Reproduce the following records verbatim, beginning with the line that contains "How distant are" and ending after the line that contains "1.20 metres".

####

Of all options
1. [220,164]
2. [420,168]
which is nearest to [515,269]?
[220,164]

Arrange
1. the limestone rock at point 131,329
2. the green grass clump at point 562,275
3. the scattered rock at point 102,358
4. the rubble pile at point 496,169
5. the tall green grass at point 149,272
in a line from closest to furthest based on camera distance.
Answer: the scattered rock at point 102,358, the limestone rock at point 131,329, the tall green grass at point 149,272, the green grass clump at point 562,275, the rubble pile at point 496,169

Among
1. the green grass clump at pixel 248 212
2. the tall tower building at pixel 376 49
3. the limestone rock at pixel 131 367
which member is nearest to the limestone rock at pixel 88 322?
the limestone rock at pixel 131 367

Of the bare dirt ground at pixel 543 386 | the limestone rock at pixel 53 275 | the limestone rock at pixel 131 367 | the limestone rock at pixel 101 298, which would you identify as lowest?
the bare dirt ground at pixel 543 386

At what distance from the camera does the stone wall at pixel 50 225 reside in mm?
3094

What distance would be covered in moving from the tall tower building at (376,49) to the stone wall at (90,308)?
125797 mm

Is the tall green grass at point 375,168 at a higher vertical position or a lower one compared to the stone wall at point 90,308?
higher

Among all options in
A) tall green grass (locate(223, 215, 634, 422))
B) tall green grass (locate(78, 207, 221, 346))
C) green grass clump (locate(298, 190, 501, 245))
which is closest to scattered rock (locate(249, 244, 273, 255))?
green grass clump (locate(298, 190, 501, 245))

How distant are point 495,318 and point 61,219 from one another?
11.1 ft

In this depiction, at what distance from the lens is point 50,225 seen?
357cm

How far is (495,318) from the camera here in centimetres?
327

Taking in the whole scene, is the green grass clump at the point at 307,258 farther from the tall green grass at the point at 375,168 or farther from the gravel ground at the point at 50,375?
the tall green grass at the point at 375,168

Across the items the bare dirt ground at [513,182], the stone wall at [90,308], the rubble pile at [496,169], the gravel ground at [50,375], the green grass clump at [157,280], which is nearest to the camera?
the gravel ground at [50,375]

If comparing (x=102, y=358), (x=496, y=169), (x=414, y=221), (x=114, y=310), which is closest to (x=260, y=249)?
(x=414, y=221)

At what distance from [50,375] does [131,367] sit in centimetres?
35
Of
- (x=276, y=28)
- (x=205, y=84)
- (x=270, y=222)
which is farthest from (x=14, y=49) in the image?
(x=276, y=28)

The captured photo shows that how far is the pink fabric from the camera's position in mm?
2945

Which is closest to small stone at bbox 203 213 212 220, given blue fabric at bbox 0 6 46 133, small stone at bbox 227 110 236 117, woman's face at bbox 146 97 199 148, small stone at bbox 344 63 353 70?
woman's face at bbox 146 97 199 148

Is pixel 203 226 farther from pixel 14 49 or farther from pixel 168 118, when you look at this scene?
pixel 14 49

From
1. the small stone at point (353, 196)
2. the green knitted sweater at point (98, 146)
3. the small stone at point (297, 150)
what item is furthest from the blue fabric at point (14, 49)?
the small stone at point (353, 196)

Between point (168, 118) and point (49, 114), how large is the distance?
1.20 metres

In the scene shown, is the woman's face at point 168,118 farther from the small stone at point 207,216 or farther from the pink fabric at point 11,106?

####

Reply:
How distant are point 495,318 and point 61,219 from one another?
11.1 ft

In this depiction, at what distance from the lens is point 50,225 seen?
357cm

How far is (495,318) from the camera here in centimetres?
327

Taking in the whole scene, is the green grass clump at the point at 307,258 farther from the tall green grass at the point at 375,168 or farther from the gravel ground at the point at 50,375?
the tall green grass at the point at 375,168

Across the items the bare dirt ground at [513,182], the stone wall at [90,308], the rubble pile at [496,169], the gravel ground at [50,375], the green grass clump at [157,280], which is nearest to the camera?
the gravel ground at [50,375]

If comparing (x=102, y=358), (x=496, y=169), (x=414, y=221), (x=114, y=310), which is closest to (x=260, y=249)?
(x=414, y=221)

At what distance from [50,375] does [131,367] sit in centimetres?
35
Of
- (x=276, y=28)
- (x=205, y=84)
- (x=270, y=222)
which is farthest from (x=14, y=49) in the image?
(x=276, y=28)

The captured photo shows that how far is the pink fabric from the camera's position in mm?
2945

Which is closest to small stone at bbox 203 213 212 220, given blue fabric at bbox 0 6 46 133, small stone at bbox 227 110 236 117, woman's face at bbox 146 97 199 148, small stone at bbox 344 63 353 70?
woman's face at bbox 146 97 199 148

Is pixel 203 226 farther from pixel 14 49 or farther from pixel 168 118, when you look at this scene?
pixel 14 49

From
1. the small stone at point (353, 196)
2. the green knitted sweater at point (98, 146)
3. the small stone at point (297, 150)
what item is furthest from the blue fabric at point (14, 49)?
the small stone at point (353, 196)

Between point (168, 118) and point (49, 114), how large is the distance?
1.20 metres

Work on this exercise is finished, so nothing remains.